The Indian army is probing charges that a group of soldiers butchered four civilians in Kashmir and presented them as guerillas in the hope of securing military awards, an official said yesterday. Police have also joined the investigation into the allegations that a colonel, a major and 10 troopers gunned down the four men in the northern Kashmiri village of Devar on April 20, 2004 and claimed they were insurgents killed in a shootout.
The probe was launched after the father of one of the slain men, Madan Lal, said he had received an anonymous letter alleging the four were killed by the 12 alleged glory-hunters.
"The soldiers lured the four men to a village with promises of jobs as porters and then staged the gunbattle, killing them all," said police officer Sunil Dutt from the northern Kupwara district, citing Lal's complaint.

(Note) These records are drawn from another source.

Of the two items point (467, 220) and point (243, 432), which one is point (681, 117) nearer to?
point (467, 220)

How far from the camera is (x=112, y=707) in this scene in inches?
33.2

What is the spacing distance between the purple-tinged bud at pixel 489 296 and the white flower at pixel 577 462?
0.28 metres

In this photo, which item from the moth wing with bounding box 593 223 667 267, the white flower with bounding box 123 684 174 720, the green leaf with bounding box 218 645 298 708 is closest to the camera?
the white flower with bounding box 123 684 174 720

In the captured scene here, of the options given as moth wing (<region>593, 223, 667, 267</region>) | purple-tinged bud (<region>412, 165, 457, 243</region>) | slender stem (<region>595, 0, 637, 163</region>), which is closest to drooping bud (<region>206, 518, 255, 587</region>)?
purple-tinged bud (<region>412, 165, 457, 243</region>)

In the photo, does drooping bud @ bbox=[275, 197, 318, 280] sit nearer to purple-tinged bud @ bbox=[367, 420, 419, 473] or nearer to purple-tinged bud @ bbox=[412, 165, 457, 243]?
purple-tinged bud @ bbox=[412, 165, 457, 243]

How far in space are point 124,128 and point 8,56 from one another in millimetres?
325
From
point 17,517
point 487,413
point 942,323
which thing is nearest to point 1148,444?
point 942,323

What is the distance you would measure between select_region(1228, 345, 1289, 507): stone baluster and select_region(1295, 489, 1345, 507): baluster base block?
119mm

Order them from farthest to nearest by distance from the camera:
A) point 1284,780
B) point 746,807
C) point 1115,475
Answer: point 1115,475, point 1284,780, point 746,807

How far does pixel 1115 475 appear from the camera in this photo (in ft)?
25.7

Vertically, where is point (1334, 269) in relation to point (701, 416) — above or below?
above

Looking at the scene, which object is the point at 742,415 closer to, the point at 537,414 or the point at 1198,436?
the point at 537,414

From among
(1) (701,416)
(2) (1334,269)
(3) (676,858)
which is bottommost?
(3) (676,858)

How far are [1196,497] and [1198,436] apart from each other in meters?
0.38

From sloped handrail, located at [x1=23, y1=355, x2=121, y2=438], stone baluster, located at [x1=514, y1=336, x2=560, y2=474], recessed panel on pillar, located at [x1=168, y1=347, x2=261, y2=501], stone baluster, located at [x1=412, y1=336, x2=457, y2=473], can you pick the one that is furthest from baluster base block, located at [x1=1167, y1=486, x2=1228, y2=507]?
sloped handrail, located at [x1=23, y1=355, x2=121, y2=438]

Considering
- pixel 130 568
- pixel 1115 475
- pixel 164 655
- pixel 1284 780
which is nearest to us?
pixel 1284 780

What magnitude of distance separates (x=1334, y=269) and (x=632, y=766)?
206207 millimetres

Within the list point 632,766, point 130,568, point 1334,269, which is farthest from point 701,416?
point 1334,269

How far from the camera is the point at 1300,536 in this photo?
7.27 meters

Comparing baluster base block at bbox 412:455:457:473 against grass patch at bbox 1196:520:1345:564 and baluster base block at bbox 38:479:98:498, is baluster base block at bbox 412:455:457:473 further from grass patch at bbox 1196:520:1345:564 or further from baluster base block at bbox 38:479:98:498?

Lal said the soldiers drove their four intended victims from Jammu to Devar near Kupwara, a distance of 300km, and then shot them.
The 12 suspects including the two officers belong to the counter-insurgency Rashtriya Rifles, said Dutt.
The three other slain men have not been named by police.
The scandal has erupted less than a year after the army court-martialled a commander for reporting a fantasy warfare involving imaginary "enemy kills" in Kashmir to bag battle honours in late 2004.
The army, which frequently faces charges of rights abuses in turbulent Kashmir, declined to comment on the case. Kashmir police inspector-general Javed Makhdoomi confirmed the inquiry but declined further comment.
Meanwhile, at least 10 people were killed in separate clashes across the state and 13 commuters were wounded in a grenade blast at a bus stand, police said yesterday.
The 13 were wounded when unidentified assailants hurled a hand grenade at a crowded bus stand late yesterday in the southern town of Anantnag, 55km from Srinagar, police said.
Indian troops launched a hunt for the attackers and rushed the injured to hospitals, a police officer said, adding that three of the victims were in critical condition.
Elsewhere, troops killed four suspected Kashmiri armed men in separate gunbattles earlier yesterday near the Line of Control.